Le certificat médical initial, établi le 29 octobre 2021 par le docteur [F], fait état de ces pathologies avec prescription de soins et d’un arrêt de travail initial jusqu’au 10 décembre 2021.
Par deux décisions du 30 mai 2022, après instruction, la caisse primaire d’assurance maladie du Finistère (la caisse) a pris en charge les maladies 'syndrome du nerf ulnaire gauche’ et 'syndrome du nerf ulnaire droit’ au titre du tableau n°57 des maladies professionnelles.
Le 7 juillet 2022, contestant l’opposabilité de ces décisions, la société a saisi la commission de recours amiable puis, en l’absence de décision dans les délais impartis, elle a porté le litige devant le pôle social du tribunal judiciaire de Vannes le 2 novembre 2022.
Lors de sa séance du 27 octobre 2022, la commission a rejeté le recours de la société.
Par jugement du 22 mai 2023, le tribunal a :
— rejeté les demandes de la société ;
— condamné la société aux dépens.
Par déclaration adressée le 26 mai 2023 par courrier recommandé avec avis de réception, la société a interjeté appel de ce jugement qui lui avait été notifié le 24 mai 2023.

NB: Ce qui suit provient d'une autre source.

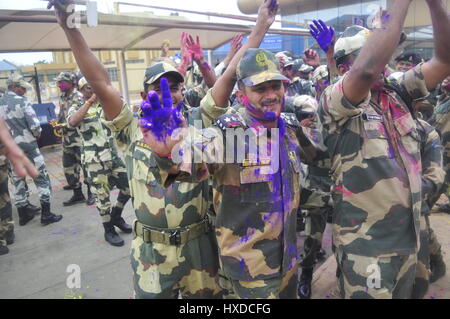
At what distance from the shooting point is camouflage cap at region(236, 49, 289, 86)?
75.5 inches

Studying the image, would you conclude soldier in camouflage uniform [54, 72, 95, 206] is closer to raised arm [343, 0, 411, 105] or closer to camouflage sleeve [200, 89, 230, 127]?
camouflage sleeve [200, 89, 230, 127]

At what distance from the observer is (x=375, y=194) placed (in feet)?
6.63

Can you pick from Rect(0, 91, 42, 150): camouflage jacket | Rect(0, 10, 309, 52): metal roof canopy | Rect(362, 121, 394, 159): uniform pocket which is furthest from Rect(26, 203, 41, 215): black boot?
Rect(362, 121, 394, 159): uniform pocket

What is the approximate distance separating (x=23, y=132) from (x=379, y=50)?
529cm

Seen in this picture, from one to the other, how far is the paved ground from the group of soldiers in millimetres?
1316

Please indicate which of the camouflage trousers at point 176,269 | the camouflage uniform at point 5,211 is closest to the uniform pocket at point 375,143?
the camouflage trousers at point 176,269

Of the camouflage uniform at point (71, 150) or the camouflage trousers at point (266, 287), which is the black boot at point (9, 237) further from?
the camouflage trousers at point (266, 287)

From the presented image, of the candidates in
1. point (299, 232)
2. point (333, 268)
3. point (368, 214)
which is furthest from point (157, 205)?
point (299, 232)

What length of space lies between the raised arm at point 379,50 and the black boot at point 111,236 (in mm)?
3651

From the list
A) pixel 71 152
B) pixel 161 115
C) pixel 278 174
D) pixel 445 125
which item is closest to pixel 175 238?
pixel 278 174

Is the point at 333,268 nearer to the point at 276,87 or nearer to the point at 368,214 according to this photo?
the point at 368,214

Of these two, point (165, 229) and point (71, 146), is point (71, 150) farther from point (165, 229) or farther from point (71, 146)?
point (165, 229)

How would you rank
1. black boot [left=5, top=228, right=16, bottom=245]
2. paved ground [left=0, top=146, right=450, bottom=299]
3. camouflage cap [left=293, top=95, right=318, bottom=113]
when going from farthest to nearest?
1. black boot [left=5, top=228, right=16, bottom=245]
2. paved ground [left=0, top=146, right=450, bottom=299]
3. camouflage cap [left=293, top=95, right=318, bottom=113]

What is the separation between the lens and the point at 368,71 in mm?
1751
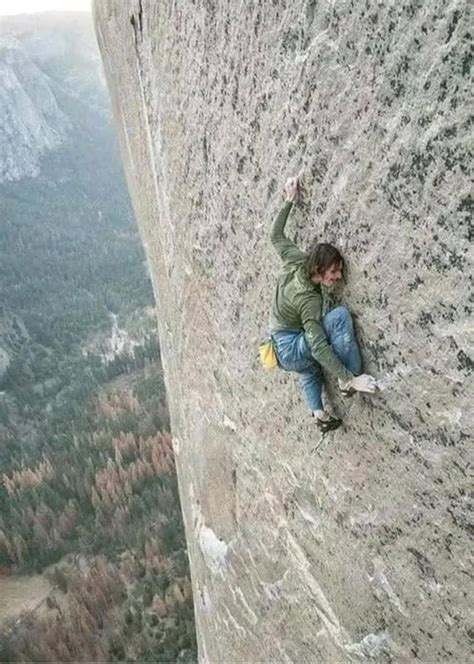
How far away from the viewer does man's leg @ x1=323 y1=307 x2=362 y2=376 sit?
2.93 m

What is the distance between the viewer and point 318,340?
2.95 meters

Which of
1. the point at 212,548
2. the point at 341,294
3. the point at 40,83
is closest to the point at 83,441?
the point at 212,548

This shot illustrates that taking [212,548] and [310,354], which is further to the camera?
[212,548]

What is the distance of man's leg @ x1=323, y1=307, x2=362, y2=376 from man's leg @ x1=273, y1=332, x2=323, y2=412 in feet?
0.49

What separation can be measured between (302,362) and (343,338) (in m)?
0.28

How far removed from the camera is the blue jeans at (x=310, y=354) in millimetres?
2939

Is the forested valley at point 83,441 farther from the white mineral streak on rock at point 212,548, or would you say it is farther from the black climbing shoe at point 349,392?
the black climbing shoe at point 349,392

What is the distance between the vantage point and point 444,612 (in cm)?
294

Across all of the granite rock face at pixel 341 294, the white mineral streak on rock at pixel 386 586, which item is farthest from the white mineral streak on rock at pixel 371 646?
the white mineral streak on rock at pixel 386 586

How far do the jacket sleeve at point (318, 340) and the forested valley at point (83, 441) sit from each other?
356 inches

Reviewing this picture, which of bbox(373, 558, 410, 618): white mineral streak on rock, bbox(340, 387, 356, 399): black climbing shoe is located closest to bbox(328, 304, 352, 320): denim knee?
bbox(340, 387, 356, 399): black climbing shoe

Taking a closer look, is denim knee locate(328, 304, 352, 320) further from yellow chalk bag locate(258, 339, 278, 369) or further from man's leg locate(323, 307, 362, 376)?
yellow chalk bag locate(258, 339, 278, 369)

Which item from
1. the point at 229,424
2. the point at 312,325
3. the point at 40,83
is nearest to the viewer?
the point at 312,325

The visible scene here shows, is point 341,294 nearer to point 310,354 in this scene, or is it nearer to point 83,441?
point 310,354
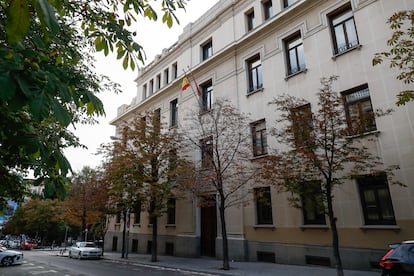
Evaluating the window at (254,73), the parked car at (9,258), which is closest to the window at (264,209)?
the window at (254,73)

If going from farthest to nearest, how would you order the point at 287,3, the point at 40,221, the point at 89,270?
the point at 40,221, the point at 287,3, the point at 89,270

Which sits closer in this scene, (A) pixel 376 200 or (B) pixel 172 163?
(A) pixel 376 200

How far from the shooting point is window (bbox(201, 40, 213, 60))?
24891 mm

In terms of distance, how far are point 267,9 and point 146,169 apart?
14.8 m

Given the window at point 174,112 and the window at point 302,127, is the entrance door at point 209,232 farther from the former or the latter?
the window at point 302,127

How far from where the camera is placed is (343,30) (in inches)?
615

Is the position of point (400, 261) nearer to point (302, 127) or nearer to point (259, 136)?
point (302, 127)

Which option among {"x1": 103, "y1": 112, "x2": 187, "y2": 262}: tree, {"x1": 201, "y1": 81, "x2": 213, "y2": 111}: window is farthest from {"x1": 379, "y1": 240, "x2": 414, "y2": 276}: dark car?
{"x1": 201, "y1": 81, "x2": 213, "y2": 111}: window

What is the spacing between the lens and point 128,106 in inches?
1425

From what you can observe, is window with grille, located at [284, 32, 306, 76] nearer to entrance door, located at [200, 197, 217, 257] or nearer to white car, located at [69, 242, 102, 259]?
entrance door, located at [200, 197, 217, 257]

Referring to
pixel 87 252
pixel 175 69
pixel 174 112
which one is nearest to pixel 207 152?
pixel 174 112

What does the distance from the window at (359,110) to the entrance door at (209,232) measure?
36.9ft

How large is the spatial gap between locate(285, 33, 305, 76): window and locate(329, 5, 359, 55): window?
206 cm

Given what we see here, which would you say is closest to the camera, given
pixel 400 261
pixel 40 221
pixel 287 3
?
pixel 400 261
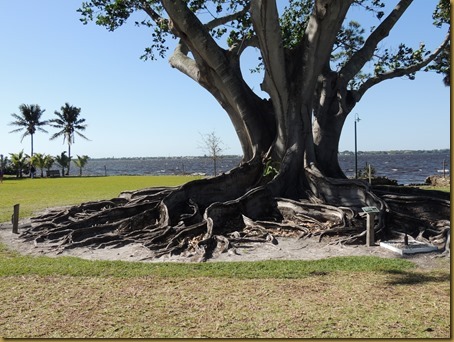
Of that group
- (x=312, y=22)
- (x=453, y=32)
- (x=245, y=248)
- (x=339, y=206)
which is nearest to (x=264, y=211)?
(x=339, y=206)

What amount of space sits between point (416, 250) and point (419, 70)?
986cm

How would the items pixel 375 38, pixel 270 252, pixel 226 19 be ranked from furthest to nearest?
pixel 226 19
pixel 375 38
pixel 270 252

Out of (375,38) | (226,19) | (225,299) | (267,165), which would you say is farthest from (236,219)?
(226,19)

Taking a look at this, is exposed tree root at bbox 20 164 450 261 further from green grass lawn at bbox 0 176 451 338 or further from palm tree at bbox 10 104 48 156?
palm tree at bbox 10 104 48 156

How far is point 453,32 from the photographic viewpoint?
16.0 feet

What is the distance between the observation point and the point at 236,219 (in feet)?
38.2

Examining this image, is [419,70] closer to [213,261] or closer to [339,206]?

Par ses écritures parvenues au greffe par le RPVA le 21 janvier 2026, auxquelles s’est référé et qu’a développées son conseil à l’audience, la société demande à la cour :
— de déclarer recevable et bien fondé son appel ;
— d’infirmer le jugement entrepris ;
Statuant à nouveau,
— de juger que la caisse n’a pas mis en 'uvre ses instructions à son contradictoire en s’abstenant de recueillir ses observations par questionnaires ou par enquête, alors qu’elle y a procédé à l’égard de M. [L] ;
— de juger que la caisse ne rapporte pas la preuve du bien-fondé de ses décisions de prise en charge au regard du respect des conditions du tableau 57 des maladies professionnelles ;
— en conséquence, de lui juger inopposables les deux décisions de prise en charge des maladies du 29 octobre 2021 déclarées par M. [L] ;
— de mettre les dépens de la présente instance à la charge de la caisse.
Par ses écritures parvenues au greffe le 27 janvier 2026, auxquelles s’est référée et qu’a développées sa représentante à l’audience, la caisse demande à la cour de :
A titre principal,
— confirmer le jugement entrepris ;
— juger que l’instruction du dossier de M. [L] a été menée de manière régulière et contradictoire à l’égard de la société ;
— confirmer l’opposabilité, à l’égard de la société, des décisions de prise en charge des maladies professionnelles de M. [L] ;
A titre subsidiaire,
— juger qu’elle établit dans ses relations avec la société que les conditions médico-administratives du tableau n°57 tenant au délai de prise en charge et à l’exposition au risque sont satisfaites et que les affections présentées par M. [L] bénéficient de la présomption d’imputabilité qui n’est aucunement détruite par l’employeur ;
— confirmer l’opposabilité, à l’égard de la société, des décisions de prise en charge des maladies professionnelles de M. [L] ;
— déclarer la société mal fondée dans ses prétentions pour la débouter de son appel.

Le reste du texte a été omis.